Provided text »

###

Skip to main content

No project description provided

Project description

WorldAlphabets

A tool to access alphabets of the world with Python and Node interfaces.

Usage

Python

Install the package:

pip install worldalphabets

To load the data in Python (omitting script uses the first script listed):

from worldalphabets import get_available_codes, get_scripts, load_alphabet

codes = get_available_codes()
print("Loaded", len(codes), "alphabets")

alphabet = load_alphabet("en")  # defaults to first script (Latn)
print("English uppercase:", alphabet.uppercase[:5])
print("English digits:", alphabet.digits)

scripts = get_scripts("mr")
print("Marathi scripts:", scripts)

alphabet_mr = load_alphabet("mr", script=scripts[0])
print("Marathi uppercase:", alphabet_mr.uppercase[:5])
print("Marathi frequency for 'a':", alphabet_mr.frequency["a"])

# Example with Arabic digits
alphabet_ar = load_alphabet("ar", "Arab")
print("Arabic digits:", alphabet_ar.digits)

Node.js

From npm

Install the package from npm:

npm install worldalphabets

Then, you can use the functions in your project:

const {
  getUppercase,
  getLowercase,
  getFrequency,
  getDigits,
  getAvailableCodes,
  getScripts,
} = require('worldalphabets');

async function main() {
  const codes = await getAvailableCodes();
  console.log('Available codes (first 5):', codes.slice(0, 5));

  const scriptsSr = await getScripts('sr');
  console.log('Serbian scripts:', scriptsSr);

  const uppercaseSr = await getUppercase('sr', scriptsSr[0]);
  console.log('Serbian uppercase:', uppercaseSr);

  const lowercaseFr = await getLowercase('fr');
  console.log('French lowercase:', lowercaseFr);

  const frequencyDe = await getFrequency('de');
  console.log('German frequency for "a":', frequencyDe['a']);

  const digitsAr = await getDigits('ar', 'Arab');
  console.log('Arabic digits:', digitsAr);
}

main();

TypeScript projects receive typings automatically via index.d.ts.

###

Requirement » Write the next part of the WorldAlphabets documentation, starting after its last sentence about TypeScript typings. The lines after this are separate from the WorldAlphabets documentation.

(Excerpts from a dataset)
###

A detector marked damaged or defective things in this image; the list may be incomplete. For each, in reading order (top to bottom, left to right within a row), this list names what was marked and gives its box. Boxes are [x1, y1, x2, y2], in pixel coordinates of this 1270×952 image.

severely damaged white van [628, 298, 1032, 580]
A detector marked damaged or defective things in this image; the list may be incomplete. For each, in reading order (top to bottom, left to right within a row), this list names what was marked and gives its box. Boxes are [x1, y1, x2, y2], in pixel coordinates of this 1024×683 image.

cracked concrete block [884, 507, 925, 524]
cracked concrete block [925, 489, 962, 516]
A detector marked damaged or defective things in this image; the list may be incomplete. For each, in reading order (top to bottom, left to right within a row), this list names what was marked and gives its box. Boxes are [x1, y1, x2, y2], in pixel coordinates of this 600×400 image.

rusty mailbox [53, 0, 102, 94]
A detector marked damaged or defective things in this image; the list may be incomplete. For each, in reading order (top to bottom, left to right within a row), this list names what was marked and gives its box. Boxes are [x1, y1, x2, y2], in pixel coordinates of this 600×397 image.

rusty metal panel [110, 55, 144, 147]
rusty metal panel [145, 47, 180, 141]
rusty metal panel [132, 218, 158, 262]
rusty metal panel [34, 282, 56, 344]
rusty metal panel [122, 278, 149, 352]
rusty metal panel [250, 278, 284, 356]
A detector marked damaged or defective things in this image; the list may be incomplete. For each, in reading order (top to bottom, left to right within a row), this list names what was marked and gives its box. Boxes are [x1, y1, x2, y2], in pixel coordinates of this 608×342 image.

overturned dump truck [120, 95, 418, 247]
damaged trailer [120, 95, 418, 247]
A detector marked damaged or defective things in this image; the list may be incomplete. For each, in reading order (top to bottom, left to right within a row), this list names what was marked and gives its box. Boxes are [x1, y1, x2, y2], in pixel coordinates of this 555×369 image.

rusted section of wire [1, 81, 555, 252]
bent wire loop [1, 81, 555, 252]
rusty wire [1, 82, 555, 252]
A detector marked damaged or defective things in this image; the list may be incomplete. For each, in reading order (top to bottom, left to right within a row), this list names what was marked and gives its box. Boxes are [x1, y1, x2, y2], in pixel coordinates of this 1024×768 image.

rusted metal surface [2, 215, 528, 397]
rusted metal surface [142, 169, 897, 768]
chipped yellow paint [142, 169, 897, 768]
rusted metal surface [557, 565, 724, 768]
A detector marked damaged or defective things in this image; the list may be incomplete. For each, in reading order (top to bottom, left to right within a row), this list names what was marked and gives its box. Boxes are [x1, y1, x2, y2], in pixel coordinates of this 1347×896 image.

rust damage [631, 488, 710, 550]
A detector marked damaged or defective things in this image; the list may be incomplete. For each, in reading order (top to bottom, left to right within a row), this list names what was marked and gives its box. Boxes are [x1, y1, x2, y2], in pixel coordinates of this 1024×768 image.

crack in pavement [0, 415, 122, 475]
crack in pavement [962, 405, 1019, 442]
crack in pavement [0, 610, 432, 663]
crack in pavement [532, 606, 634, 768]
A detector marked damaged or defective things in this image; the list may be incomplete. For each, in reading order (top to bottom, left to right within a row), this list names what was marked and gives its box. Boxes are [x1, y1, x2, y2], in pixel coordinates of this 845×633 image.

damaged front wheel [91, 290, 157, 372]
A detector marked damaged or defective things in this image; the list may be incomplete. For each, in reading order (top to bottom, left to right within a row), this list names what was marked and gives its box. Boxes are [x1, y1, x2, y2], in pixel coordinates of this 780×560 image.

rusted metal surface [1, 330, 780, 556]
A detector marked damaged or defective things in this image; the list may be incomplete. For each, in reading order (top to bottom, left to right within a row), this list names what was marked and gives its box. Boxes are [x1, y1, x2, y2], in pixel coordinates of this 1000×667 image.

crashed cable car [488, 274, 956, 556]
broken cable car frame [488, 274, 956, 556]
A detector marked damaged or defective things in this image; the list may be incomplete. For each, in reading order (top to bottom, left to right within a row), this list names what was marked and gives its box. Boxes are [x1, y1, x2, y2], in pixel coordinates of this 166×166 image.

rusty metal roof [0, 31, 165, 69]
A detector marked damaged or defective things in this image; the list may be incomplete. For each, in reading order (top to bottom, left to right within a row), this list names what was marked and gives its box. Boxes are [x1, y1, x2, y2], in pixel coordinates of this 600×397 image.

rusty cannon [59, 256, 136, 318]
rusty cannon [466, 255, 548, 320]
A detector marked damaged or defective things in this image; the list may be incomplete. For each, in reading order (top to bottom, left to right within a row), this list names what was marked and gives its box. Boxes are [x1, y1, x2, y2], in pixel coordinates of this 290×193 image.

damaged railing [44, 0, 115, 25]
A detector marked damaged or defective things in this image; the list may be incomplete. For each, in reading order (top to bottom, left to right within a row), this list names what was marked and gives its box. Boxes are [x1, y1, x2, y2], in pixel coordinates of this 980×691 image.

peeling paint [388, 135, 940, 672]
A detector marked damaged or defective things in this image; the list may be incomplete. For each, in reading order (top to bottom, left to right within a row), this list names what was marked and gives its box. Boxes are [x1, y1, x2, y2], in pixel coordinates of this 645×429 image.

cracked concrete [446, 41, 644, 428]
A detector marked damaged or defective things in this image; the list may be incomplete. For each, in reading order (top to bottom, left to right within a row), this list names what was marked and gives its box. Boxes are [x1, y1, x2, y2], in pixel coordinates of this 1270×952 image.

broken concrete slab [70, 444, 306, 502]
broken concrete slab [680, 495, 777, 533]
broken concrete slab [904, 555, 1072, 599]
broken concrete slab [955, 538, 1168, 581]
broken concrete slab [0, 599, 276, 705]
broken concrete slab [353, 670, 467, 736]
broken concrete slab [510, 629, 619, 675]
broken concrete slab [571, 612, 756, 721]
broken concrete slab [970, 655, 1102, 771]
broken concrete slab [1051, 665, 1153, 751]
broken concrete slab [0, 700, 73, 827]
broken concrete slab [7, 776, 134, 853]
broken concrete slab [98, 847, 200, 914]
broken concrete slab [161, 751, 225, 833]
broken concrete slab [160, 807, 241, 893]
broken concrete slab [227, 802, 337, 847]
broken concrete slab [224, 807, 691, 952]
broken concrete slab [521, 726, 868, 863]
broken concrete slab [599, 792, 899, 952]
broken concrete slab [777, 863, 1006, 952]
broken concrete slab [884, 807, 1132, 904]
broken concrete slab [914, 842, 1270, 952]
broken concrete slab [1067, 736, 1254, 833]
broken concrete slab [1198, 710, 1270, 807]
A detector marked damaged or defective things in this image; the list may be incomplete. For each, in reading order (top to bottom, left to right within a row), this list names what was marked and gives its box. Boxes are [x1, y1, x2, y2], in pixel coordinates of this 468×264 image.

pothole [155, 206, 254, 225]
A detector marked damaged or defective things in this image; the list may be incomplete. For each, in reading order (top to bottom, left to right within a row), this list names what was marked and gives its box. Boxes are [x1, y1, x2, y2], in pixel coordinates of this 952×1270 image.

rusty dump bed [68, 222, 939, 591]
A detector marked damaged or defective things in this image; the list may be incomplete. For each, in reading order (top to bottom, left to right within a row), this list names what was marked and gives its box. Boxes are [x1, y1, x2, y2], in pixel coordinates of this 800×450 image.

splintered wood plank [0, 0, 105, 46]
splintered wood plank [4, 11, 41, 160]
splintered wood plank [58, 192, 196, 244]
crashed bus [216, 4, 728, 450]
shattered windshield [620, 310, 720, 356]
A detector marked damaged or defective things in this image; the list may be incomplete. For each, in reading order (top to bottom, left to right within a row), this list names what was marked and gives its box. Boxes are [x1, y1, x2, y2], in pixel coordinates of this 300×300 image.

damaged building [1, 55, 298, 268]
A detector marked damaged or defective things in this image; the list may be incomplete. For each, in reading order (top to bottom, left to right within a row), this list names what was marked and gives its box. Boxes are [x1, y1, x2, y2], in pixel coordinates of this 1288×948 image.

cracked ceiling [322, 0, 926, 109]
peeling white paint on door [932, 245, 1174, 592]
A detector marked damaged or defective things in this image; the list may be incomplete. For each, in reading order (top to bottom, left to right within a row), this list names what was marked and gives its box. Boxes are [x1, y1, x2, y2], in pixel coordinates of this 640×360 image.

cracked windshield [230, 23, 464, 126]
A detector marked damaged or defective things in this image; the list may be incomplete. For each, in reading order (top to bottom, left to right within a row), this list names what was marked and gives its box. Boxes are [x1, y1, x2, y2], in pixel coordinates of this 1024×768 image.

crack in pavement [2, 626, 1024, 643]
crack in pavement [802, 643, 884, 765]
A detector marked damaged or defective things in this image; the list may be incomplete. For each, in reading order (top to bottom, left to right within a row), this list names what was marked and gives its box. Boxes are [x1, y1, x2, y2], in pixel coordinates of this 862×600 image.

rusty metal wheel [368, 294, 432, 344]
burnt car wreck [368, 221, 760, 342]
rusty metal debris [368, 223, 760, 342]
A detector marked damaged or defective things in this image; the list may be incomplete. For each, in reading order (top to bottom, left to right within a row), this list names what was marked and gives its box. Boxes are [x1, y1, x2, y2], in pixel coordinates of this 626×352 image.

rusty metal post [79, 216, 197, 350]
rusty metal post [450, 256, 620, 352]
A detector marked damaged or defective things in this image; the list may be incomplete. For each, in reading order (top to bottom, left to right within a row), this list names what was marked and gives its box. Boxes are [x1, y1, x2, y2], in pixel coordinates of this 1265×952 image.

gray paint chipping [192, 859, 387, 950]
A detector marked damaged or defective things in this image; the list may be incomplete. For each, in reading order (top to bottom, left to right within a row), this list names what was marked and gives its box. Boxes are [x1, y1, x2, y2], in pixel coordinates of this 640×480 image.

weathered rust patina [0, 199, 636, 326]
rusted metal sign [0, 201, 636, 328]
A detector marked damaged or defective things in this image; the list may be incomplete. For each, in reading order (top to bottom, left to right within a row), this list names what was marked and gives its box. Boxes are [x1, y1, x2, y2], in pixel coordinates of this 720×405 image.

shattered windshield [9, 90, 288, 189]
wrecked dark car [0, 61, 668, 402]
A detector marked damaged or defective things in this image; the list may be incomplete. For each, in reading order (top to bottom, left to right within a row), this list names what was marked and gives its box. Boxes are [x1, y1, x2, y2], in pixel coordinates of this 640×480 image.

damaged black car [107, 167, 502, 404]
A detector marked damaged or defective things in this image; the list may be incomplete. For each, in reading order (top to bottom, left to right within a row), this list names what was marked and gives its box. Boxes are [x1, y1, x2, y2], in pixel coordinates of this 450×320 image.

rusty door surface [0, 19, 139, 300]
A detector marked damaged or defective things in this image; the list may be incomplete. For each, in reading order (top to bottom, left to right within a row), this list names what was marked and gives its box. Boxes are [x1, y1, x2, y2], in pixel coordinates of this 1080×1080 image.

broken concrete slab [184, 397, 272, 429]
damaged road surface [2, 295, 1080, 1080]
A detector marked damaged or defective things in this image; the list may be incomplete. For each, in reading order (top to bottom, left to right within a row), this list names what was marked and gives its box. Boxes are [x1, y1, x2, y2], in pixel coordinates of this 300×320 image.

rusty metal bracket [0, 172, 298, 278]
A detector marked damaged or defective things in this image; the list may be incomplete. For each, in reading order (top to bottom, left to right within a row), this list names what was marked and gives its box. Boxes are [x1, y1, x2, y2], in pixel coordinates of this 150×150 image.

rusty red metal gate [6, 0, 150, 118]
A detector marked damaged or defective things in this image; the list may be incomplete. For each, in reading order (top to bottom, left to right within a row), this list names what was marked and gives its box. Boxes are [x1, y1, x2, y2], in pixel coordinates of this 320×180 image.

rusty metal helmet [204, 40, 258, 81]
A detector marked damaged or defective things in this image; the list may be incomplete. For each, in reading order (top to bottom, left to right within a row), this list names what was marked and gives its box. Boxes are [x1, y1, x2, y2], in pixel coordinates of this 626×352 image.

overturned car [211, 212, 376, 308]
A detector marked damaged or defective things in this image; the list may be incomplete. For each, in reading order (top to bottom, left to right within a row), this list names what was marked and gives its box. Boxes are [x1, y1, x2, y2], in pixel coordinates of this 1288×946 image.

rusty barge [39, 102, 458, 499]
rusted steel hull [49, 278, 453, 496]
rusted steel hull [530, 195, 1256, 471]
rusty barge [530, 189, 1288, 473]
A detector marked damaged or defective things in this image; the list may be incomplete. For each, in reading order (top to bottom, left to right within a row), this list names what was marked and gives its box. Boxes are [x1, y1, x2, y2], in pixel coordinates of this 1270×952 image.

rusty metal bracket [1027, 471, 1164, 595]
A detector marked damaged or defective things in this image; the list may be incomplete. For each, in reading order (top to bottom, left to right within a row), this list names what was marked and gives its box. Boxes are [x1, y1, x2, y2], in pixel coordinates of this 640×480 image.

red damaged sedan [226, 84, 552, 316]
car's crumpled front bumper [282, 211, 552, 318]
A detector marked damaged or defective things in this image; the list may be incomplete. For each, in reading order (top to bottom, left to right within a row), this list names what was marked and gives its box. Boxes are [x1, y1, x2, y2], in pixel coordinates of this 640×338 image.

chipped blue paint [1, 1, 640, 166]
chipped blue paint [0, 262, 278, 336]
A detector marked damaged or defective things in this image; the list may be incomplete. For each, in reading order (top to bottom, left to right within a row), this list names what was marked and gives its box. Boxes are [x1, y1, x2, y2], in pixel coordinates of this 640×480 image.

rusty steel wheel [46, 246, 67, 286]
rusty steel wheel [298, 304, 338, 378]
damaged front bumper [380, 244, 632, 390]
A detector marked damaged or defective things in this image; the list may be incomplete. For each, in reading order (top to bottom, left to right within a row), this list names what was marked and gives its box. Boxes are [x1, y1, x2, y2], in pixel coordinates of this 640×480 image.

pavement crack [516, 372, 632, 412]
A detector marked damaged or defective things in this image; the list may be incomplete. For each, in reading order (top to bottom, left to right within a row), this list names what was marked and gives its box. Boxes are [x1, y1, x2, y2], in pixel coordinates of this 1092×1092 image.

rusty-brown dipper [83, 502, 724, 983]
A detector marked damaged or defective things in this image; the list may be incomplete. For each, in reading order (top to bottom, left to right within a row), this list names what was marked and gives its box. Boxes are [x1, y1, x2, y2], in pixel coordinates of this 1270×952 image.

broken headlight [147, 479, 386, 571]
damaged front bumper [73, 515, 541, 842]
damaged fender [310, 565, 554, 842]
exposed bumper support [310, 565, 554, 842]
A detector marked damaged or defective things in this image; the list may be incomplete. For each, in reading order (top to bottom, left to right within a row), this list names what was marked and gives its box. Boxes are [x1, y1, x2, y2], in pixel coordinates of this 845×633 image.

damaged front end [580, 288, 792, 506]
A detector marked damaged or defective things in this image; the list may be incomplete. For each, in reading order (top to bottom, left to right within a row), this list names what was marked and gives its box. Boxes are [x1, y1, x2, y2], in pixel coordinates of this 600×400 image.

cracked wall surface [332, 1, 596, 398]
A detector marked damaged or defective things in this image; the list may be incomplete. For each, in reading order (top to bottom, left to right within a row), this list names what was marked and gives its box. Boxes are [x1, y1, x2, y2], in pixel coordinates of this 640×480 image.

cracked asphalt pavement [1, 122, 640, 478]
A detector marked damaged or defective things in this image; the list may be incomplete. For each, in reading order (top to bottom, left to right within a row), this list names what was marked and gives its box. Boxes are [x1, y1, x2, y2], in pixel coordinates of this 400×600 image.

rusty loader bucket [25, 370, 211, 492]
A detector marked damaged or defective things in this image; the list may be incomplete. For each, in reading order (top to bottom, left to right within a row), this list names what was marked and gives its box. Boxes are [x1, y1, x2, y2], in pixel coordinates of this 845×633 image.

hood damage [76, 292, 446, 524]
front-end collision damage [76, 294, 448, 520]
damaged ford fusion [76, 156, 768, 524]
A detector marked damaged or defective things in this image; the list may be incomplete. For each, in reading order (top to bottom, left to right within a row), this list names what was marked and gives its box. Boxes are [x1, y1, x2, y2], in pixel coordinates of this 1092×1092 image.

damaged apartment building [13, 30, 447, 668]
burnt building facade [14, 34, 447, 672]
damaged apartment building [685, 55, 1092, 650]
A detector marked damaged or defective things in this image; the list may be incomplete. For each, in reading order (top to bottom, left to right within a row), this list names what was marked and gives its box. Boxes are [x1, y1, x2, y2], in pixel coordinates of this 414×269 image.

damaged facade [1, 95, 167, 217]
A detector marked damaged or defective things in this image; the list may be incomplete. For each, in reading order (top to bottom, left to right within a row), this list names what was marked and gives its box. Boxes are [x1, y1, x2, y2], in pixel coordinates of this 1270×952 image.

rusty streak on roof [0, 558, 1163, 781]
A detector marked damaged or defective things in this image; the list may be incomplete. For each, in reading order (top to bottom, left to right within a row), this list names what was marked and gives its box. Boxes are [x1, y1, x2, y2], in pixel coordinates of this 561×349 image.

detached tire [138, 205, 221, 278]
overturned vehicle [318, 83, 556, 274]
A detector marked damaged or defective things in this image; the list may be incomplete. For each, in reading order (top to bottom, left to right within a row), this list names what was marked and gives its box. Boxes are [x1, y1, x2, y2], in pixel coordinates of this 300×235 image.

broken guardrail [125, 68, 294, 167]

###

Written answer »
Local Usage

If you have cloned the repository, you can use the module directly:

const { getUppercase } = require('./index');

async function main() {
    const uppercaseSr = await getUppercase('sr', 'Latn');
    console.log('Serbian Latin uppercase:', uppercaseSr);
}

main();

Examples

The examples/ directory contains small scripts demonstrating the library:

  • examples/python/ holds Python snippets for printing alphabets, collecting stats, listing scripts, and more.
  • examples/node/ includes similar examples for Node.js.

Audio Samples

Audio recordings are stored under data/audio/ and named {langcode}_{engine}_{voiceid}.wav. Available voices are listed in data/audio/index.json.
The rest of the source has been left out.